Bretherton Rivers Walk-14th November 2021.
This was to be another new walk to our list, not to be confused with previous ones carried out in the same area. We met at the end of Marl Cop, just prior to its junction with South Rd. 11 of our regular number and 4 new guests, set off at 13.50, turning left along South Rd and passing the Blue Anchor pub on the right, to take the next turning left and pass down a drive, it was nice to see the poppies, memorial photographs and tributes to the ‘Fallen’ posted outside a few houses. On the corner, we veered left into a cricket field and skirted its perimeter with the hedge to our right and exited by a bridge style in the corner.
Turning right and continuing over 2 styles and 3 fields we entered another field and followed its perimeter, keeping the hedge to our left. Following this line south, ultimately brought us to a banking skirting the Wymott Brook. Keeping this embankment to our left, we continued through, initially an area of open ground which then led us into a much more grassy and wet area. Picking our way through this we headed for the corner, where we scrambled up the slope to find a bridge crossing the brook leading into another rough field. Following the path adjacent to the brook, brought us to another style.

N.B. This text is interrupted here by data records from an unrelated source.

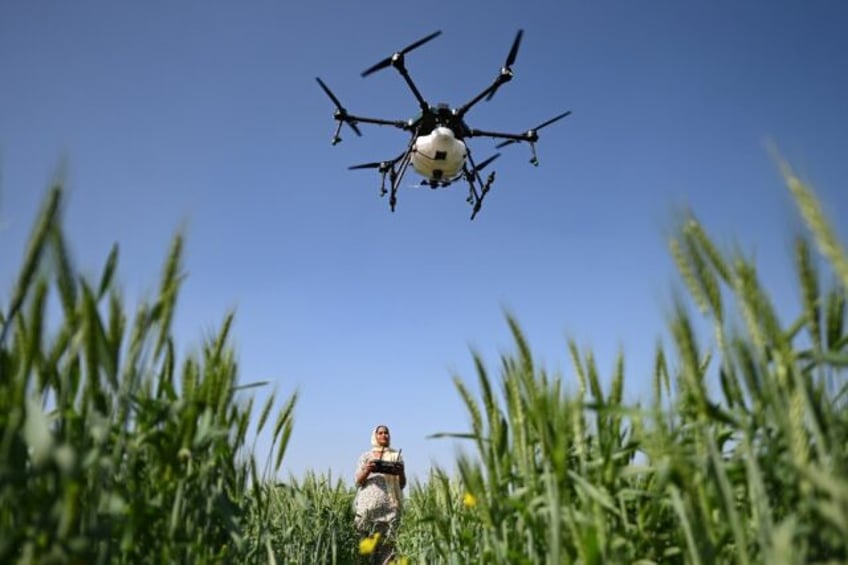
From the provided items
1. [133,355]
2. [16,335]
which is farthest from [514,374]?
[16,335]

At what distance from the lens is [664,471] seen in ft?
3.34

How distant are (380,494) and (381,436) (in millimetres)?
562

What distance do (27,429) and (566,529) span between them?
3.69ft

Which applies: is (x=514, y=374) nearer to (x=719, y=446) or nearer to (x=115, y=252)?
(x=719, y=446)

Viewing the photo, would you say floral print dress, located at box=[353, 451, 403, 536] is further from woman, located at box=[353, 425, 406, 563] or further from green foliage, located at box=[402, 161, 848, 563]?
green foliage, located at box=[402, 161, 848, 563]

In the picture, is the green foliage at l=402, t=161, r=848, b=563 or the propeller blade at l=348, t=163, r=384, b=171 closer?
the green foliage at l=402, t=161, r=848, b=563

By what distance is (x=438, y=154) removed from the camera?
805cm

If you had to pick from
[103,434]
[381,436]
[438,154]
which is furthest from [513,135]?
[103,434]

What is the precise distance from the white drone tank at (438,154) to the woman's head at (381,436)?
4.19 metres

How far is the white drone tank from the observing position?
7949mm

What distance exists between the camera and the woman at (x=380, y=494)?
5.45m

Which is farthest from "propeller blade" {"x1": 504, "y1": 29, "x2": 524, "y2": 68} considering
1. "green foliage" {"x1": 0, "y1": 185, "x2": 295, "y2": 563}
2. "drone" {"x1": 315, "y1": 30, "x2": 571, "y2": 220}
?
"green foliage" {"x1": 0, "y1": 185, "x2": 295, "y2": 563}

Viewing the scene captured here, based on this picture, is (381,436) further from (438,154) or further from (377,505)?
(438,154)

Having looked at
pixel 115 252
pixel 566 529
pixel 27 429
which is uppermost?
pixel 115 252
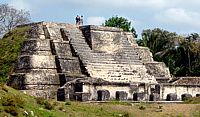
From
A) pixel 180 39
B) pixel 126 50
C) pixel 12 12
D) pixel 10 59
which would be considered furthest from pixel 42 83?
pixel 180 39

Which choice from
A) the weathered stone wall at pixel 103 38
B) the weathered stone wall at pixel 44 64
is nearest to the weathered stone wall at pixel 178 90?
the weathered stone wall at pixel 103 38

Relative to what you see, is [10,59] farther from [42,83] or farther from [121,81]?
[121,81]

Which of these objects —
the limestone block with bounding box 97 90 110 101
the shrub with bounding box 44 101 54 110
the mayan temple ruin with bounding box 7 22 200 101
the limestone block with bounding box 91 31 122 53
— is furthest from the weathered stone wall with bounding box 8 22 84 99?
the shrub with bounding box 44 101 54 110

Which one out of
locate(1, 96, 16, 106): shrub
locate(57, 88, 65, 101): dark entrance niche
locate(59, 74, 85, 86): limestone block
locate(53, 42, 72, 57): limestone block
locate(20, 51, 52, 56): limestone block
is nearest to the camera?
locate(1, 96, 16, 106): shrub

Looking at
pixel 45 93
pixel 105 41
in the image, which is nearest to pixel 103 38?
pixel 105 41

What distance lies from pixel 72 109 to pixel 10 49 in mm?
11991

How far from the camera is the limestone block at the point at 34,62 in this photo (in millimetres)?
29375

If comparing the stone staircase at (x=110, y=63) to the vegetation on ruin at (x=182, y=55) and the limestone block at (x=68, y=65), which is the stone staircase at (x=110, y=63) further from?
the vegetation on ruin at (x=182, y=55)

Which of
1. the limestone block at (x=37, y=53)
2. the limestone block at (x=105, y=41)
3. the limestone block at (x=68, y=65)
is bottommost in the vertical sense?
the limestone block at (x=68, y=65)

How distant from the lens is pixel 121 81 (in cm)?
3081

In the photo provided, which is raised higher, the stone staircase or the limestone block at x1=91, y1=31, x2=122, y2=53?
the limestone block at x1=91, y1=31, x2=122, y2=53

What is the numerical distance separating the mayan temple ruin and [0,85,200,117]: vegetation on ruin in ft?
13.8

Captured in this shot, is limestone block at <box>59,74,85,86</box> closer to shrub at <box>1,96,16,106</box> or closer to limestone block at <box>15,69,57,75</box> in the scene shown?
limestone block at <box>15,69,57,75</box>

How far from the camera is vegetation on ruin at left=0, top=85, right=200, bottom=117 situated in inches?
750
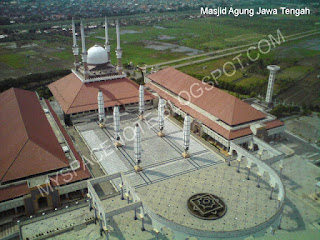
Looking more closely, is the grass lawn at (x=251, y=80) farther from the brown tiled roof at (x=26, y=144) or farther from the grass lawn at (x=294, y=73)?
the brown tiled roof at (x=26, y=144)

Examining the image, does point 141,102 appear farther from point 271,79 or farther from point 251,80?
point 251,80

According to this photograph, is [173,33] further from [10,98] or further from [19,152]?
[19,152]

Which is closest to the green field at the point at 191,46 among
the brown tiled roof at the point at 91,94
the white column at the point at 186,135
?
the brown tiled roof at the point at 91,94

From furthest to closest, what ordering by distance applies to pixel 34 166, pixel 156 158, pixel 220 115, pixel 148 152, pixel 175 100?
1. pixel 175 100
2. pixel 220 115
3. pixel 148 152
4. pixel 156 158
5. pixel 34 166

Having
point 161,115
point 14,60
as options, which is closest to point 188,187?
point 161,115

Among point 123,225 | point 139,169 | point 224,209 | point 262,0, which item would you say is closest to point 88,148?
point 139,169
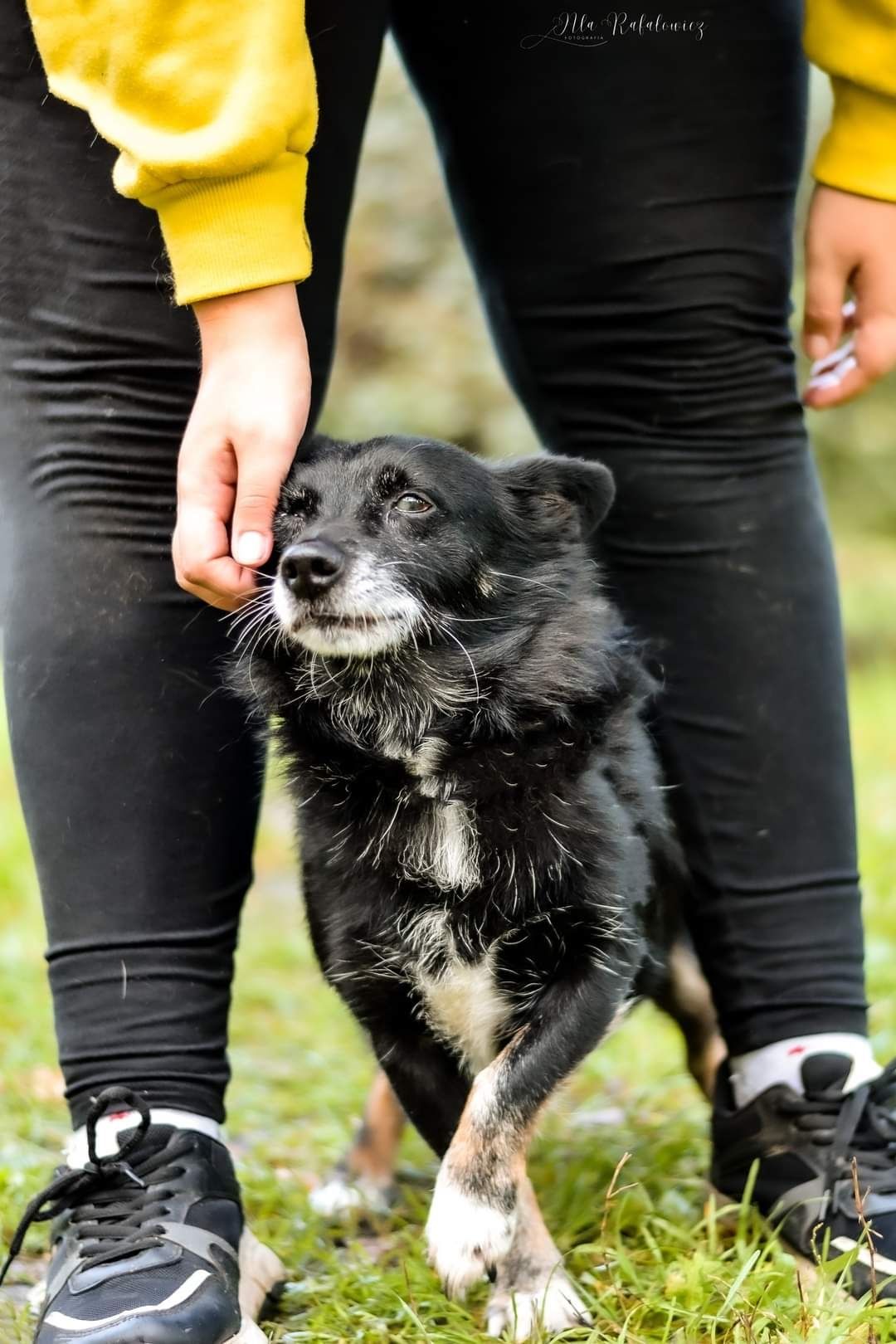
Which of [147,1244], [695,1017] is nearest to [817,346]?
[695,1017]

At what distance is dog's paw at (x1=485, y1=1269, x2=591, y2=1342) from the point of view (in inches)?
73.4

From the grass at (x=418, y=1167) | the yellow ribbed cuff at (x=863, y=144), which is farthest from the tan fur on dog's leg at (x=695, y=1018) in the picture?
the yellow ribbed cuff at (x=863, y=144)

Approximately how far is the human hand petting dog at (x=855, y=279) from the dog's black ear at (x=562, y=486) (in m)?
0.49

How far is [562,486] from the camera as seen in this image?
233 cm

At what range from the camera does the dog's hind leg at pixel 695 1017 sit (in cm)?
268

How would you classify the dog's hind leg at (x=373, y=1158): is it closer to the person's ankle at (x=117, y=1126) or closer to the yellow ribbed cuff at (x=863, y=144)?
the person's ankle at (x=117, y=1126)

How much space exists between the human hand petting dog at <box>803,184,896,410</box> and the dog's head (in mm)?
507

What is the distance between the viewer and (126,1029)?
2.02 metres

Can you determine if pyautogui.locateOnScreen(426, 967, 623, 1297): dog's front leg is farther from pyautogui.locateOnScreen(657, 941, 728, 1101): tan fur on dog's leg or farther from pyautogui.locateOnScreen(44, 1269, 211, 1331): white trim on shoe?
pyautogui.locateOnScreen(657, 941, 728, 1101): tan fur on dog's leg

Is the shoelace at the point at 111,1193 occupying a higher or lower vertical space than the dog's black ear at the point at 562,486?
lower

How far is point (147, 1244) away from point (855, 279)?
5.98ft

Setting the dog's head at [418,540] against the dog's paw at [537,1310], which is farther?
the dog's head at [418,540]

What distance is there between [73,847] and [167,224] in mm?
857

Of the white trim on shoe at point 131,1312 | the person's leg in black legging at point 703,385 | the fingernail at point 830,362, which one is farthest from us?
the fingernail at point 830,362
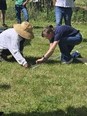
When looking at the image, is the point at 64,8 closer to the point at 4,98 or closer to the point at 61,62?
the point at 61,62

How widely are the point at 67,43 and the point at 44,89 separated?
2063 millimetres

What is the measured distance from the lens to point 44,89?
23.7 feet

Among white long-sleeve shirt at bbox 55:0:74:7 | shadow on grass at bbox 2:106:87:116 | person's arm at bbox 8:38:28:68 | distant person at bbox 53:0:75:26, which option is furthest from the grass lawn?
white long-sleeve shirt at bbox 55:0:74:7

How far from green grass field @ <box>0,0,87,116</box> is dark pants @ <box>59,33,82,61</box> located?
0.24m

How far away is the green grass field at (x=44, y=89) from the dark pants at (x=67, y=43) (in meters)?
0.24

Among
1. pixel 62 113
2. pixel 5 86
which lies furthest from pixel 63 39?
pixel 62 113

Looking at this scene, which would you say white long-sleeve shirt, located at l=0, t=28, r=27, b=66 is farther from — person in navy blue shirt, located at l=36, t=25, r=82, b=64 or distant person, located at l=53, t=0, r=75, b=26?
distant person, located at l=53, t=0, r=75, b=26

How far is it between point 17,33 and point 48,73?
40.7 inches

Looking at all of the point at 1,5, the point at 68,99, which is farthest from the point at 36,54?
the point at 1,5

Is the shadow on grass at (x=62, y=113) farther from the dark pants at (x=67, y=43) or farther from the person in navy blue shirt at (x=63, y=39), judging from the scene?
the dark pants at (x=67, y=43)

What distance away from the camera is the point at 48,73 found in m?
8.30

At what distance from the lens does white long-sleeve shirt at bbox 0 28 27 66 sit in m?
8.40

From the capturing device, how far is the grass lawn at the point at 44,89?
20.3 feet

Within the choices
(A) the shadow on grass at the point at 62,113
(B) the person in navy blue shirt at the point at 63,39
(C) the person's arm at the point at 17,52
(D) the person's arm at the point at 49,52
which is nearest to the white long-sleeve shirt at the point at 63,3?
(B) the person in navy blue shirt at the point at 63,39
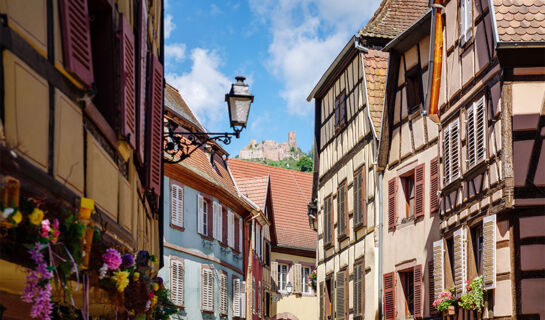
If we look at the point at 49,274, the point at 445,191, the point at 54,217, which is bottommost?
the point at 49,274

To the right was an elevated section which made for better viewing, allowing us to see horses grazing in the open area to the right. It was probably paying attention to these, that our leader managed to get his feet tangled in some obstacle, and ended up on the ground. Fortunately, Dr John was kitted out with first aid supplies, and able to attend to his wounds.
Resuming our walk, we continued with the brook on our left until it was joined from the right by the River Lostock. Our route followed this course soon arriving at a style and over Bretherton Rd, to resume the trek for about ¾ mile, at which point the River Yarrow joins from the right and we could see, in the distant, Darwen Tower covered with white sheeting as protection whilst it is being refurbished. A similar distance further added another River to the water course, swelling the flow and now becoming the Douglas. Just beyond this point another style allowed us to leave the banking at a structure known as Red Bridge. This is actually green but nevertheless provided a suitable basis for our coffee stop. We nearly needed Dr J again as Leigh decided to sit on a nearby fence, which collapsed under her, thankfully only her dignity was wounded. Someone outrageously suggested that love of Wispa Bars contributed to this near catastrophe.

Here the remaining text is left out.